**Text shown:**

■ ■ ■ ■ ■ ■ ■

Saturday Night Live premiered on NBC in 1975 with an unpredictable bunch of colorful cast members: Dan Aykroyd, John Belushi, Chevy Chase, Gilda Radner, Jane Curtin, George Coe, Garrett Morris, Laraine Newman, and John Belushi. (Bill Murray was added during the second season.) Americans instantly connected to one breakout star in particular: John Belushi. The man who Steven Spielberg once said “represented messy bedrooms all over America.”

The format of Lorne MichaelsSNL has not changed much over the years. Every episode still features a cold open skit, a Weekend Update segment, and a musical guest. But for the third episode of the first season, no musician had been booked. Host Rob Reiner, however, had worked with Belushi on the National Lampoon‘s Lemmings stage troupe and knew of the comedian’s uncanny ability to channel Joe Cocker. It was Reiner who asked that Belushi perform as the bluesy rocker live from New York on that fateful night. And man, did Belushi deliver.

Appearing onstage in a torn up tie-dye t-shirt and blue jeans — a low-key imitation of Cocker’s wild Woodstock outfit — Belushi’s instantly pained expression and flapping arms are enough to make you laugh… until the voice that erupts from within him sounds, so distinctly, like Joe Cocker. Years before the Blues Brothers’ debut album, fans were unaware of Belushi’s vocal range which accompanied both an understanding and appreciation of bluesy tics. Singing Cocker’s “With a Little Help From My Friends” — a song so thickly layered with back-up harmonies and unbridled emotion, Belushi could fully inhabit Cocker’s strange stage presence. Eventually Belushi was rolling around on the 30 Rock floor, writhing, and pouring beer into his own foaming mouth which he then spit back out, erupting like a fountain.

Of course, Cocker’s “With a Little Help From My Friends” is also a cover of the Beatles’ track off Sgt. Pepper’s Lonely Hearts Club Band. So through his unhinged 1975 performance, Belushi pushed further the song’s memorable, elastic legacy. The set was always going to be an anomaly as Cocker himself exhibited such an inexplicable on-stage persona, full of head jerks and spastic upper body movements. (Cocker has said this physical routine was his way of “trying to get feeling out.”) Such a signature presence would be easy to make fun of but Belushi does one better by truly absorbing it and mimicking without judgment. It’s poetic.

■ ■ ■ ■ ■ ■ ■

**Supplied information:**
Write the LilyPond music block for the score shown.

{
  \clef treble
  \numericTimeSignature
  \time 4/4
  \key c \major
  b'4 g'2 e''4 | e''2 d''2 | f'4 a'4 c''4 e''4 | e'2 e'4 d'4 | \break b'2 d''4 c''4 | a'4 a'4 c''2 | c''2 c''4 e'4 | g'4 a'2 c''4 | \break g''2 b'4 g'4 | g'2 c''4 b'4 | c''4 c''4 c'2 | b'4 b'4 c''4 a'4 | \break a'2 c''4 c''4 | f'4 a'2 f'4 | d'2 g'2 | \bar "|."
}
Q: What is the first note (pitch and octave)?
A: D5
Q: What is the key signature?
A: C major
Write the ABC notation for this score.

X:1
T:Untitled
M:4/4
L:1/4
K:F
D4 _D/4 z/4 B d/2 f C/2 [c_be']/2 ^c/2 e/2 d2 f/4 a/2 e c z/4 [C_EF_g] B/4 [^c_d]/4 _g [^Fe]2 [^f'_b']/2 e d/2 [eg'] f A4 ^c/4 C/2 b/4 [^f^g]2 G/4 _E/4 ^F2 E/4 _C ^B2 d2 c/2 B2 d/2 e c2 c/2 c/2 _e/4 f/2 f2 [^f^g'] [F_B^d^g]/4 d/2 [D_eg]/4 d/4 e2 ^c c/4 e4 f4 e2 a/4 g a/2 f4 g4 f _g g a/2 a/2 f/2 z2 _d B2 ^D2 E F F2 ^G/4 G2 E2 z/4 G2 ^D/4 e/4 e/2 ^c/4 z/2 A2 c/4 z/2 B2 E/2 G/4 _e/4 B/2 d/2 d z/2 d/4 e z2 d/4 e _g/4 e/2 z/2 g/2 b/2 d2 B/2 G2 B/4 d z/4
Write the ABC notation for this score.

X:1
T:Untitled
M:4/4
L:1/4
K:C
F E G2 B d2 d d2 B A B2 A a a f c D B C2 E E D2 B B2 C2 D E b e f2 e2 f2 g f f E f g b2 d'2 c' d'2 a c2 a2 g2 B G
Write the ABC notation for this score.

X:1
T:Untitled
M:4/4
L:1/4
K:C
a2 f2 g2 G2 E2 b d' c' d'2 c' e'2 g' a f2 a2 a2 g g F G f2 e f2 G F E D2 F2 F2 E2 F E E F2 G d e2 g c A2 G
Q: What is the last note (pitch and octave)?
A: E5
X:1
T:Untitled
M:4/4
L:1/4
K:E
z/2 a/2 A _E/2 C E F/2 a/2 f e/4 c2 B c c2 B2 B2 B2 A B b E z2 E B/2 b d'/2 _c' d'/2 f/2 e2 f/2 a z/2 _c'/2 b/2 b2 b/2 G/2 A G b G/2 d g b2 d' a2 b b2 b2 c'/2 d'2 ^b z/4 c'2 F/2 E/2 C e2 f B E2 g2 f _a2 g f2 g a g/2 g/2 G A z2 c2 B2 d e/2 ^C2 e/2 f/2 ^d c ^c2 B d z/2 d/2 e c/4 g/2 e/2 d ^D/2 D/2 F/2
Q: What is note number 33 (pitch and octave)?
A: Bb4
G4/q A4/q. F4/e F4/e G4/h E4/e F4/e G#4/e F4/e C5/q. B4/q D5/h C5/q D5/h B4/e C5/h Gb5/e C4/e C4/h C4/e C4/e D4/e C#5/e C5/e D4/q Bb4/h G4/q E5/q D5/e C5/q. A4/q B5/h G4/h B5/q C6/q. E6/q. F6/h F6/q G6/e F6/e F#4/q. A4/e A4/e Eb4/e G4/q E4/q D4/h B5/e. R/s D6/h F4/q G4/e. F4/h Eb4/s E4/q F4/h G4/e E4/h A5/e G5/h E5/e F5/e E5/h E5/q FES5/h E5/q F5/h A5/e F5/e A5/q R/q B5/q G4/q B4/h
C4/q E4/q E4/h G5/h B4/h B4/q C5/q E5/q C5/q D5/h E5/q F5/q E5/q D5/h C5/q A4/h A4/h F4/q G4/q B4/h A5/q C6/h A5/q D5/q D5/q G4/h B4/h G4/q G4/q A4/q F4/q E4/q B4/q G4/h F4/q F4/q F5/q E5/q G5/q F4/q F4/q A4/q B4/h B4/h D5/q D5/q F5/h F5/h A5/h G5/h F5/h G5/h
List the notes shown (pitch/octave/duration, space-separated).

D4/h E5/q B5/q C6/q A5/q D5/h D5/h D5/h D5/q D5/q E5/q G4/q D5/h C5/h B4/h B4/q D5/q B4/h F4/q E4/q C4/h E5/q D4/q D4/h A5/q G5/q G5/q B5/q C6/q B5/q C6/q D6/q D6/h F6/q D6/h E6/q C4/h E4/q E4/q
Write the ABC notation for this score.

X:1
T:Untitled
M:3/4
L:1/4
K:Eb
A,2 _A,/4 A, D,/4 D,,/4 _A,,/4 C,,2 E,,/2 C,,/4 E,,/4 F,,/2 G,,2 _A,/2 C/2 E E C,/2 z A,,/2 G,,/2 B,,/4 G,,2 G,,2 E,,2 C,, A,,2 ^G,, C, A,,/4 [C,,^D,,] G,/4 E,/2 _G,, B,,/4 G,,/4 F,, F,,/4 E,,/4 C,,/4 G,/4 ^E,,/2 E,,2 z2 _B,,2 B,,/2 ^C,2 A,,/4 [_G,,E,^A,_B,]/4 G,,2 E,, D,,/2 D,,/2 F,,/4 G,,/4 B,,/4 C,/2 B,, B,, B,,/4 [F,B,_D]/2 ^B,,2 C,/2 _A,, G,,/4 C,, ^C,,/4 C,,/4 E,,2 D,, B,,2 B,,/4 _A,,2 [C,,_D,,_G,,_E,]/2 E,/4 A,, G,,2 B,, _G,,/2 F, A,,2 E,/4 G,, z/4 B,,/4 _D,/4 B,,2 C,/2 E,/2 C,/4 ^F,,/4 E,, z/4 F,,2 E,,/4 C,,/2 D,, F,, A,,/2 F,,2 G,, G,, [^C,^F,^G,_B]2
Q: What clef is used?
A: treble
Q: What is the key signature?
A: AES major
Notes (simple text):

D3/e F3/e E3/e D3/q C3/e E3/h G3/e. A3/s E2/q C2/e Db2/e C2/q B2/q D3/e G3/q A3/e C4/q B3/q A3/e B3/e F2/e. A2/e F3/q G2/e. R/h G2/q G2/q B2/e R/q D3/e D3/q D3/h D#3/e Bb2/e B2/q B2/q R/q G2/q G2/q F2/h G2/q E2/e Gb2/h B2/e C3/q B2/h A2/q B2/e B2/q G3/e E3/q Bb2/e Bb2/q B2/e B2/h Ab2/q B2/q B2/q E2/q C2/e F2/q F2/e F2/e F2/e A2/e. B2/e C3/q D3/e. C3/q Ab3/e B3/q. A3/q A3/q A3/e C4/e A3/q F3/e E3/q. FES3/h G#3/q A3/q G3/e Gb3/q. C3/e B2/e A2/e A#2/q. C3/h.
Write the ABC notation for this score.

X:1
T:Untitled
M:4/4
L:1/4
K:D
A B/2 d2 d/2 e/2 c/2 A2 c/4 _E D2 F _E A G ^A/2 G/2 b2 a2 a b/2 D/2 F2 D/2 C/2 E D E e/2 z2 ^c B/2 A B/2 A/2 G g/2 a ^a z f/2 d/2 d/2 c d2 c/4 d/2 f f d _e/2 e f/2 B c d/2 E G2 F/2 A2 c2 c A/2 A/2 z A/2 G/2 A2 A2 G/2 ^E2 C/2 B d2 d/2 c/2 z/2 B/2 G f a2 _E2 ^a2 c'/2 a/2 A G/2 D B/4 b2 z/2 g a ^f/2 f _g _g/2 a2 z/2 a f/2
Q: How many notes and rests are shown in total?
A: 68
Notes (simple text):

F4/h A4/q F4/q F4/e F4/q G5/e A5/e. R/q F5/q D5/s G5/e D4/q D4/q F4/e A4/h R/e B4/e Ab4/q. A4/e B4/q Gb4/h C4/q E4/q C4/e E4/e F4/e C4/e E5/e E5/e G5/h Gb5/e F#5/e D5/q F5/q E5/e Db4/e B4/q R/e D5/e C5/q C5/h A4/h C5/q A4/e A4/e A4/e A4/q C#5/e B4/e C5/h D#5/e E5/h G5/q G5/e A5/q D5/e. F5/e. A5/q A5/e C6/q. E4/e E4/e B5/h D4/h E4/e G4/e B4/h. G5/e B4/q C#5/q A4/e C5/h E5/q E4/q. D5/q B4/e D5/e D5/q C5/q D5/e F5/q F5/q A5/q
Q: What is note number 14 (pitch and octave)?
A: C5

■ ■ ■ ■ ■ ■ ■

**Task instructions:** Continue the article on John Belushi's Joe Cocker performance from its last sentence, keeping its voice.

**The reply:**
Joe Cocker Was a Fan

In 1978, Joe Cocker told Rolling Stone, “I thought John was lip-syncing it, just for a few bars” when he first watched the comedian’s SNL impersonation. In 2012, two years before his death, Cocker told The Broward-Palm Beach New Times:

“I always found it quite amusing. But you have to understand I was a bit of a wreck at the time he was doing all that stuff. I didn’t watch much television, so I wasn’t aware of it until some guy said, ‘There’s this guy doing an awful impersonation of you. Sue him.’ I thought vocally, he did quite a clever job with it. It put a print on me that kind of stuck to this day. He was quite shy really whenever we did any gigs together. He was almost like a schoolboy. He’d come in the dressing room, just watch everything I was doing.”

Cocker’s appreciation of Belushi’s act led to the singer eventually joining Belushi, live, for an SNL performance of “Feelin’ Alright” in 1976. Watch the historic duet below.

Joe Cocker and John Belushi Perform Together

‘Belushi’

Belushi, the John Belushi documentary that premiered on Showtime last fall, examines the late comedian’s life through an intimate dive into private letters, childhood photographs, and other archival material. Though the film examines Belushi’s addictions, the crazed frat boy characterization that dominates so many Belushi tributes is far from the center of this artistic narrative. Appropriately, the doc closes out with footage of Belushi’s soulful Cocker performance.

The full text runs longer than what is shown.